Start of Given passage
CDC: MRA claims that “40% of rapists are women” are based on bad math and misuse of our data


Feminists often complain, with considerable justification, that Men’s Rights Activists try to turn every conversation about women’s issues into a game of “what about the men?” You’re talking about female rape victims — well, what about the male rape victims?

The trouble with this strategy, from the point of view of the Men’s Rights Activists anyway, is that this little “gotcha” is much less of a “gotcha” then they’d like it to be.

In the case of rape, for example, feminists are well aware that men are raped as well: the “Don’t Be That Guy” ad campaign, which sent so many MRAs into hysterics, focused on male victims as well as female ones. The emergency room rape advocate organization that a friend of mine volunteers for  provides advocacy for victims regardless of gender.

So many MRAs have started playing another game: trying to twist the conversation around in order to cast women as the villains. Rape is a bit tough for them here, since the overwhelming majority of rapists are male. So MRAs talk about the alleged epidemic of female false accusers instead. Or they change the topic entirely and make dead baby jokes (see my post yesterday).

Recently, MRAs have tried a new strategy, seizing on data from The National Intimate Partner and Sexual Violence Survey, a massive study conducted in 2010 under the aegis of the Centers for Disease Control, to claim that “40% of rapists are women.”

This is a claim repeated by numerous MRAs on numerous websites; see, for example, this post by A Voice for Men’s Typhonblue on the blog GendErratic. Here’s the same claim made into an “infographic” for the Men’s Rights subreddit.
End of Given passage
Start of Data section
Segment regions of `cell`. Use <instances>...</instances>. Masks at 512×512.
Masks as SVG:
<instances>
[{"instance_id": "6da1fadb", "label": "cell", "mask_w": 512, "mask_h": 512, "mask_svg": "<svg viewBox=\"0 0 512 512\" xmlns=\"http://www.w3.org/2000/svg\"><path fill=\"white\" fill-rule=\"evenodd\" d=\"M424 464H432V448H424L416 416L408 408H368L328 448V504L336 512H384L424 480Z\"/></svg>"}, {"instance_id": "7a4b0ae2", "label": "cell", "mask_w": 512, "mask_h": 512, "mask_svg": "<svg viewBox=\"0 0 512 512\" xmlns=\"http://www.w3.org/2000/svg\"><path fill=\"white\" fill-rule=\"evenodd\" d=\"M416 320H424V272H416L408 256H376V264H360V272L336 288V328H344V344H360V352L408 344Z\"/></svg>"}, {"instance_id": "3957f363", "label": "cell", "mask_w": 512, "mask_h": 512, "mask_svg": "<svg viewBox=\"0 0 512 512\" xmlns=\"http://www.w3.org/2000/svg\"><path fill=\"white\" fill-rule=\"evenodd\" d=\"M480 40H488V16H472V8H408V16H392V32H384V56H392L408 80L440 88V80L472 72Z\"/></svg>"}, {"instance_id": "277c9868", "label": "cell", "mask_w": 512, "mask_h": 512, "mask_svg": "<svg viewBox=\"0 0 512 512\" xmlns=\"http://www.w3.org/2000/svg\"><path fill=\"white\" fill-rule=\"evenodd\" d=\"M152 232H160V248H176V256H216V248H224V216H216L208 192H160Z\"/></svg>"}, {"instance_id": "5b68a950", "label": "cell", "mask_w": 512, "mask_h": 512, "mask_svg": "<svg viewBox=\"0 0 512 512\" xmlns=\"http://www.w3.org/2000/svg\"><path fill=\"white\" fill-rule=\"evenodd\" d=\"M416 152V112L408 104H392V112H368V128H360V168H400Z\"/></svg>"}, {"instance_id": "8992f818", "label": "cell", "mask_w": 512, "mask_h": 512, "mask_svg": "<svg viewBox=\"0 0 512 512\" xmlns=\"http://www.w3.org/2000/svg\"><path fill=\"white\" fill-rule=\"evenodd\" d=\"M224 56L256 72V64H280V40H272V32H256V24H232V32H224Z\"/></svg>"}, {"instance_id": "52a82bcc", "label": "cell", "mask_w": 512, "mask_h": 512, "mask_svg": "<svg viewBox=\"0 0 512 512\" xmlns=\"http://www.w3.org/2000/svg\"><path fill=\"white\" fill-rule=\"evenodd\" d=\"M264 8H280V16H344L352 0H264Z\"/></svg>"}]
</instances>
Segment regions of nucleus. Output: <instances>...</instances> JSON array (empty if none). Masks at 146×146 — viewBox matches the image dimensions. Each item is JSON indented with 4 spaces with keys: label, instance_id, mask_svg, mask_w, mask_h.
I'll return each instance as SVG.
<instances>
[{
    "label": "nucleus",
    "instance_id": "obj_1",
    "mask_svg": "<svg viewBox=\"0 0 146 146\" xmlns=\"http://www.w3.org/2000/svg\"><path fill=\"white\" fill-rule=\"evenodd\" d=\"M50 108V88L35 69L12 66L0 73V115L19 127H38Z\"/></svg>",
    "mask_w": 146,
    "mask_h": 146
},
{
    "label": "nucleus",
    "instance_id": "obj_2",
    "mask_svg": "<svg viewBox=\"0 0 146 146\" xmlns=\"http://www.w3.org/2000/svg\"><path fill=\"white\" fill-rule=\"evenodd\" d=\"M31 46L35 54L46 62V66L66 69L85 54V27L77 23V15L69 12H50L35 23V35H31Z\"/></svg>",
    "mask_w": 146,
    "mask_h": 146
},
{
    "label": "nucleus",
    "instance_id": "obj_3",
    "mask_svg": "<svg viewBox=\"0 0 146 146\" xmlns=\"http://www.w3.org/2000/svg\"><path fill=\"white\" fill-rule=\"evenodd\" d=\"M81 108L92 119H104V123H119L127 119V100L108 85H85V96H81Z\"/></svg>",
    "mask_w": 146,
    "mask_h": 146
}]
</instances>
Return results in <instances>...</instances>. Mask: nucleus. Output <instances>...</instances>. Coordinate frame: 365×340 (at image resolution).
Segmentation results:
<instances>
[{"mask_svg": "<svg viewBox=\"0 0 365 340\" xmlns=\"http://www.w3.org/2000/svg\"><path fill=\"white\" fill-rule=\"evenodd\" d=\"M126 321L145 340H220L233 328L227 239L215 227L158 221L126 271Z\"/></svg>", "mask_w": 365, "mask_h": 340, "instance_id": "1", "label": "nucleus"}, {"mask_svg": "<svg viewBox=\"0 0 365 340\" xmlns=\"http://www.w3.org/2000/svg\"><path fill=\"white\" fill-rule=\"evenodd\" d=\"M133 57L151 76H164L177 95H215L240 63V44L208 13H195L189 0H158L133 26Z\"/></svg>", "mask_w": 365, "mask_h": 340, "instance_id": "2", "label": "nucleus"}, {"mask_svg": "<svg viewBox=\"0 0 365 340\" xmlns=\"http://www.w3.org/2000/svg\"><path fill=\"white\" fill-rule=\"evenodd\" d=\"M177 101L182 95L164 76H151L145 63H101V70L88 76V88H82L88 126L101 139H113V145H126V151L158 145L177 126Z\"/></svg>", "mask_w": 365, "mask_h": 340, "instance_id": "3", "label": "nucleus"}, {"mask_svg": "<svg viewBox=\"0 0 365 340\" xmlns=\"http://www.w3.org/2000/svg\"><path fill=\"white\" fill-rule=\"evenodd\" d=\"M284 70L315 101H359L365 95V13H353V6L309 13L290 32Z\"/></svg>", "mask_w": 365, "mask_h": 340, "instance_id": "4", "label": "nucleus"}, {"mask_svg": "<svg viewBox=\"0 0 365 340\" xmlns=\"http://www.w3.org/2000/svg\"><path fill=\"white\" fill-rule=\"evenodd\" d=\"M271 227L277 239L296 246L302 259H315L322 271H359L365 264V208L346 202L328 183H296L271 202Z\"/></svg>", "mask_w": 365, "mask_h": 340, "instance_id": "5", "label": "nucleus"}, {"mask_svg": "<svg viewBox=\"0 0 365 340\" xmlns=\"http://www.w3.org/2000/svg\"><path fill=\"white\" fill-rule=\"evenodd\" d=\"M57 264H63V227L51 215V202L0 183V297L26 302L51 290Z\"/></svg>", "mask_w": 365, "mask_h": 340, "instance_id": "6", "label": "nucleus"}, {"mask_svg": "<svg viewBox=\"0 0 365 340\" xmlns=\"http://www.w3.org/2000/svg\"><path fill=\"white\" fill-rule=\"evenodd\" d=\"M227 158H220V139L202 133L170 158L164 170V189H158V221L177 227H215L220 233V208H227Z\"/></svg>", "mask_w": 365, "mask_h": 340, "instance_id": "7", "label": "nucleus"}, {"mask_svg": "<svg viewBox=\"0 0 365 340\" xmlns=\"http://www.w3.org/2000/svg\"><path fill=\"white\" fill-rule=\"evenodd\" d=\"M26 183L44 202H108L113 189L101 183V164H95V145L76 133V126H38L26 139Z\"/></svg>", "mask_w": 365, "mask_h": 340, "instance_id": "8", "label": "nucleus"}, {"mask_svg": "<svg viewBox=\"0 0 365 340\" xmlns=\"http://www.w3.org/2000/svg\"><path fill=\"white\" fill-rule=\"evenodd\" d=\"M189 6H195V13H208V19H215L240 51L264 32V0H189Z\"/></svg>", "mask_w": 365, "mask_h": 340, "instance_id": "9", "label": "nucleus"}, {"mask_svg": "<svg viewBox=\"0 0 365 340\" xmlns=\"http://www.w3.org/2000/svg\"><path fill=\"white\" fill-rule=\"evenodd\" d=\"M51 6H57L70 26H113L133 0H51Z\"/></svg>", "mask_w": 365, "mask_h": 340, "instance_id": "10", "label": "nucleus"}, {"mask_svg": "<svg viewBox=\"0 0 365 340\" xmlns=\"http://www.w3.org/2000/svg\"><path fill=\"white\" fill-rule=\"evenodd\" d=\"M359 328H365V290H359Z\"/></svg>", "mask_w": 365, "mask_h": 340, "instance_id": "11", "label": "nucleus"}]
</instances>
End of Data section
▶ _Exercise description_:
How would you sum up the given passage in two sentences?

▶ _Response below_:
Men's Rights Activists often answer talk of women's issues with "what about the men?", but feminists already know men are raped too, so many activists now try to cast women as the villains instead. Most recently they have used data from the 2010 National Intimate Partner and Sexual Violence Survey, run under the Centers for Disease Control, to claim on numerous websites that "40% of rapists are women."